ASSIGNMENT: Reproduce the records below exactly as they appear, omitting any pictures they contain.

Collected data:
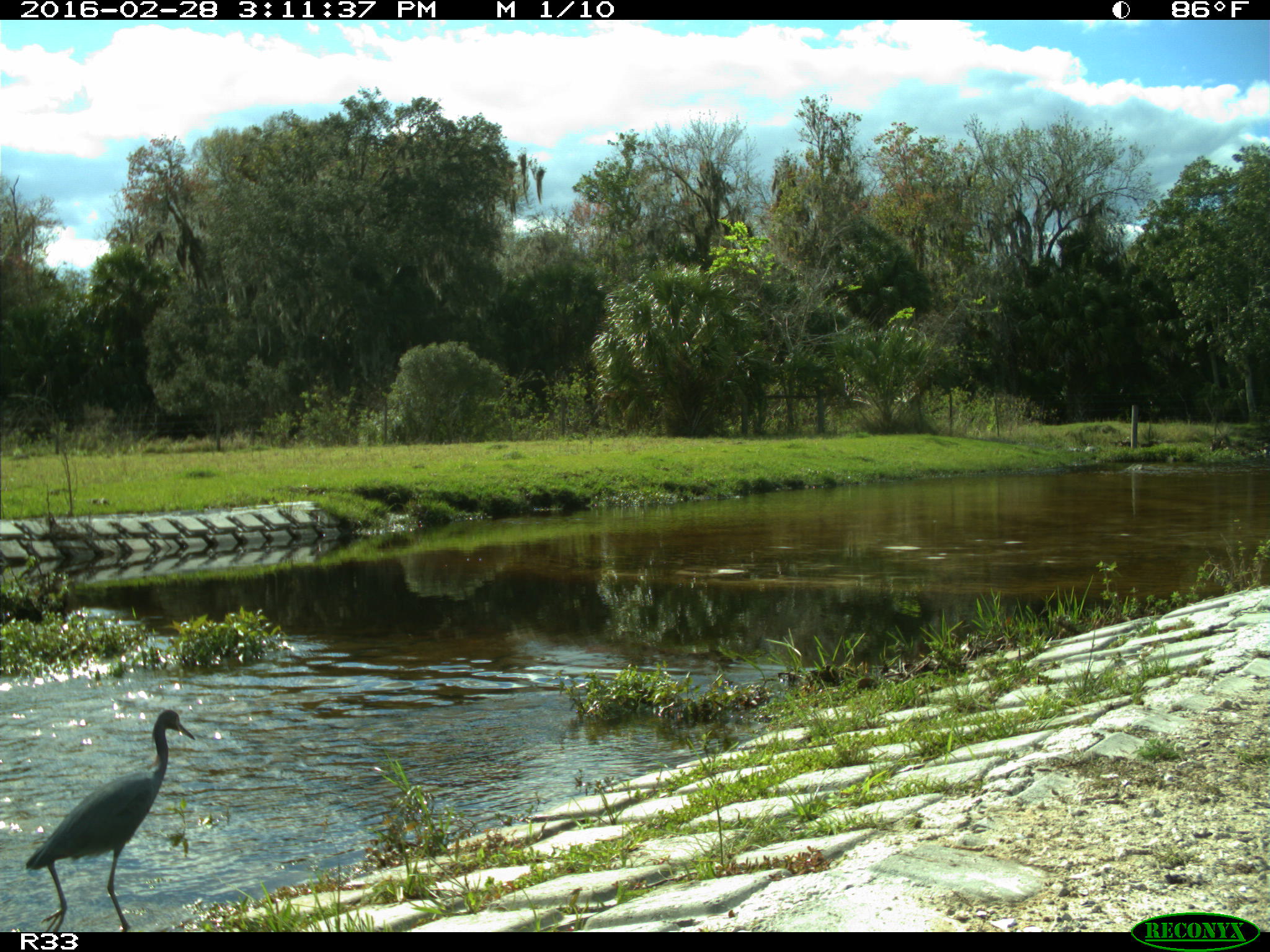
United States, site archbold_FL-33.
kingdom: Animalia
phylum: Chordata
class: Aves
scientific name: Aves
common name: birds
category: unidentified bird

SOLVED PROBLEM:
United States, site archbold_FL-33.
kingdom: Animalia
phylum: Chordata
class: Aves
scientific name: Aves
common name: birds
category: unidentified bird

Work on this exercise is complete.